I didn’t doubt it a bit “All I can tell you about the book is that it exists, maybe, supposedly incomplete. But I don’t have the faintest idea where.”

“Come, sir. Surely you don’t expect me to . . .”

“I don’t expect you to do anything but stay out of my hair.”

“Sir . . .”

“I told you I don’t know where it is. You did some checking on me, eh7 I tell the truth? The truth is, I was looking for it myself. For a client. I succeeded only in finding the man who stole it.”

“Ah, sir. Now we’re getting somewhere.”

“We’re getting nowhere The guy was dead.”

He chuckled. “Unfortunate. Most unfortunate.” I got the feeling this wasn’t news.

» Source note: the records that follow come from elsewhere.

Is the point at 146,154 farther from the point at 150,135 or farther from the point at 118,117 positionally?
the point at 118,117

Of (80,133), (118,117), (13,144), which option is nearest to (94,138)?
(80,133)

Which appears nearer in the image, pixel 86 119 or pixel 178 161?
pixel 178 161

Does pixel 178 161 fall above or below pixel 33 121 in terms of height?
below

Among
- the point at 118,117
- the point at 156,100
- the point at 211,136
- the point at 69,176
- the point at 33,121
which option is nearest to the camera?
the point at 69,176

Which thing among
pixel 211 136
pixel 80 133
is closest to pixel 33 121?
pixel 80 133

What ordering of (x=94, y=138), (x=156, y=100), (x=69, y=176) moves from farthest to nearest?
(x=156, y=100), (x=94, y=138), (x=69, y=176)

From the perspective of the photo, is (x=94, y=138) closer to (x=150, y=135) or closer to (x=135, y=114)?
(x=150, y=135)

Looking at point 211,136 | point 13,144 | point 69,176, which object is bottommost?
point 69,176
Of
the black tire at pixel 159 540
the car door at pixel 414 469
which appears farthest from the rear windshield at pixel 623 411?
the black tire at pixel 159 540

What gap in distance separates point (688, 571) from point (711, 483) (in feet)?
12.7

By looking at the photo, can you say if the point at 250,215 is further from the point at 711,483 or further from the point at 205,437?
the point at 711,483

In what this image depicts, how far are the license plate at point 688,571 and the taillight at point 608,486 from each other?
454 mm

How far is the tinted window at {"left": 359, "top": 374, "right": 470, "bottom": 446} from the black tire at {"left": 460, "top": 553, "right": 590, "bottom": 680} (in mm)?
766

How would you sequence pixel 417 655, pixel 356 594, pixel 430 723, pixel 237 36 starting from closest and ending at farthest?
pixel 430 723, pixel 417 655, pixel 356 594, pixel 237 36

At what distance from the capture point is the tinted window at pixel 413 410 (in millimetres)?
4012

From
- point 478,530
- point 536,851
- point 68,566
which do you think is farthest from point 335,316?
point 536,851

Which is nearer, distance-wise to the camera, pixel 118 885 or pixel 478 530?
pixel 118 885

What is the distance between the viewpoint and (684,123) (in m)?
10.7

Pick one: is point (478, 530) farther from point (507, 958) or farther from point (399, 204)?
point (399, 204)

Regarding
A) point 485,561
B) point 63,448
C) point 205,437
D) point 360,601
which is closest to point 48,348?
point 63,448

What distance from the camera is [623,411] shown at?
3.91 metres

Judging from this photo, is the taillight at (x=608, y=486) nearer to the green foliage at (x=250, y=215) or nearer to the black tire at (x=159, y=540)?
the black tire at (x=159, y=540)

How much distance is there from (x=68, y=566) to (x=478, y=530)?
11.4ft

I spotted another of those guys who had chased me. It finally sank in. Here was my third force. This nut and his brunos. Those guys probably sent Blaine to the promised land. Maybe they’d done the same with Squirrel. I said, “I don’t want anything more to do with this book. It’s gotten a bunch of people killed already. It’s got the Dwarf Fort dwarves on the warpath. It’s got Chodo Contague out for blood because one of his men got cut.” That got a small reaction. “It’s got a witch called the Serpent and a bunch of renegade dwarves running around the city sniping with crossbows. I don’t need to get in the middle of any of that.”

Easterman closed his eyes and started talking. Actually, he made some kind of speech, but it wasn’t in Karentine. I’d guess Old Forens, which is still around as a liturgical language amongst some of the more staid of TunFaire’s thousand cults. I don’t know ten words of Old Forens but I’ve heard it used and this had that cadence.

Good old Fido was a linguist like he was a sorcerer. But what he lacked in talent he made up in enthusiasm. He howled and foamed at the mouth.